- WHAT THE TASK ASKS
Rewrite the following data as a JSON list of strings, with one string for each line and blank lines omitted.
-*-*-
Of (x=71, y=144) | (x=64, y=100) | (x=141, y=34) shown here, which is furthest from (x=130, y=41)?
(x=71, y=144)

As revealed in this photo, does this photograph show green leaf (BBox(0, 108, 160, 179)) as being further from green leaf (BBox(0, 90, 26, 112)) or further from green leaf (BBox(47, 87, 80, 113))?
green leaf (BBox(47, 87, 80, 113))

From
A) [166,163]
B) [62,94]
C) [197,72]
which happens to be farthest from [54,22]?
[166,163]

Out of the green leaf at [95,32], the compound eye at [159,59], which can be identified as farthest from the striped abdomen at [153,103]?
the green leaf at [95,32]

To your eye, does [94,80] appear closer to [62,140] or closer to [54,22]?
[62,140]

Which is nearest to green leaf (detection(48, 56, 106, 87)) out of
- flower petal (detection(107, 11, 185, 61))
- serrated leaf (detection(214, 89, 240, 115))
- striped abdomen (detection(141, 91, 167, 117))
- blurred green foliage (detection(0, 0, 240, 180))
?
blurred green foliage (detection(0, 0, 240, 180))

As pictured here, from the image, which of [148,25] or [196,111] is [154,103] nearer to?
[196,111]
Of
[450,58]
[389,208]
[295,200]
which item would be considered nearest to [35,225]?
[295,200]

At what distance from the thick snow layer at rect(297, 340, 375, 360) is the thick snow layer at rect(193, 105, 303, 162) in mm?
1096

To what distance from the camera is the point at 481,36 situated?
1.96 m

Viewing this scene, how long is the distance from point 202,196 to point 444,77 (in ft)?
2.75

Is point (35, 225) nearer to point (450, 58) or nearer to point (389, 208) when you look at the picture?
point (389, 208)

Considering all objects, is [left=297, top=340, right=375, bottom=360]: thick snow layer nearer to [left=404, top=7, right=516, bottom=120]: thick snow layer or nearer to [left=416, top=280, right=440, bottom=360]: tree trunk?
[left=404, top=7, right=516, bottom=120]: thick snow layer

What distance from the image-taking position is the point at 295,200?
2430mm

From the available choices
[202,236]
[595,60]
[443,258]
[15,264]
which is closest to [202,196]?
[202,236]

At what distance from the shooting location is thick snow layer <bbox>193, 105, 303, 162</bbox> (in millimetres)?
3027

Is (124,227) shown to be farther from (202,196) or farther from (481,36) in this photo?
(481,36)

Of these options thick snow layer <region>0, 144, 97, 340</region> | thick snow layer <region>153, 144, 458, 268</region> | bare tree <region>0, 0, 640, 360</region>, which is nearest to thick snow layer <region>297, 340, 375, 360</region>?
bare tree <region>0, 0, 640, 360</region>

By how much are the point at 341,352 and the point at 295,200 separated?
-*-*-
- FULL RESPONSE
[
  "Of (x=71, y=144) | (x=64, y=100) | (x=141, y=34) shown here, which is furthest from (x=130, y=41)?",
  "(x=71, y=144)",
  "As revealed in this photo, does this photograph show green leaf (BBox(0, 108, 160, 179)) as being further from green leaf (BBox(0, 90, 26, 112)) or further from green leaf (BBox(47, 87, 80, 113))?",
  "green leaf (BBox(47, 87, 80, 113))",
  "From",
  "A) [166,163]",
  "B) [62,94]",
  "C) [197,72]",
  "which happens to be farthest from [54,22]?",
  "[166,163]",
  "Out of the green leaf at [95,32], the compound eye at [159,59], which can be identified as farthest from the striped abdomen at [153,103]?",
  "the green leaf at [95,32]",
  "To your eye, does [94,80] appear closer to [62,140] or closer to [54,22]?",
  "[62,140]",
  "Which is nearest to green leaf (detection(48, 56, 106, 87)) out of",
  "- flower petal (detection(107, 11, 185, 61))",
  "- serrated leaf (detection(214, 89, 240, 115))",
  "- striped abdomen (detection(141, 91, 167, 117))",
  "- blurred green foliage (detection(0, 0, 240, 180))",
  "?",
  "blurred green foliage (detection(0, 0, 240, 180))",
  "As pictured here, from the image, which of [148,25] or [196,111] is [154,103] nearer to?",
  "[196,111]",
  "Of",
  "[450,58]",
  "[389,208]",
  "[295,200]",
  "which item would be considered nearest to [35,225]?",
  "[295,200]",
  "At what distance from the thick snow layer at rect(297, 340, 375, 360) is the thick snow layer at rect(193, 105, 303, 162) in mm?",
  "1096",
  "To what distance from the camera is the point at 481,36 situated?",
  "1.96 m",
  "Viewing this scene, how long is the distance from point 202,196 to point 444,77 (in ft)?",
  "2.75",
  "Is point (35, 225) nearer to point (450, 58) or nearer to point (389, 208) when you look at the picture?",
  "point (389, 208)",
  "Considering all objects, is [left=297, top=340, right=375, bottom=360]: thick snow layer nearer to [left=404, top=7, right=516, bottom=120]: thick snow layer or nearer to [left=416, top=280, right=440, bottom=360]: tree trunk?",
  "[left=404, top=7, right=516, bottom=120]: thick snow layer",
  "What distance from the image-taking position is the point at 295,200?",
  "2430mm",
  "From the available choices",
  "[202,236]",
  "[595,60]",
  "[443,258]",
  "[15,264]",
  "which is closest to [202,196]?",
  "[202,236]",
  "At what distance from the shooting location is thick snow layer <bbox>193, 105, 303, 162</bbox> (in millimetres)?",
  "3027",
  "Is (124,227) shown to be farther from (202,196) or farther from (481,36) in this photo?",
  "(481,36)",
  "Of these options thick snow layer <region>0, 144, 97, 340</region> | thick snow layer <region>153, 144, 458, 268</region> | bare tree <region>0, 0, 640, 360</region>, which is nearest to thick snow layer <region>297, 340, 375, 360</region>?",
  "bare tree <region>0, 0, 640, 360</region>",
  "By how much are the point at 341,352 and the point at 295,200 separated?"
]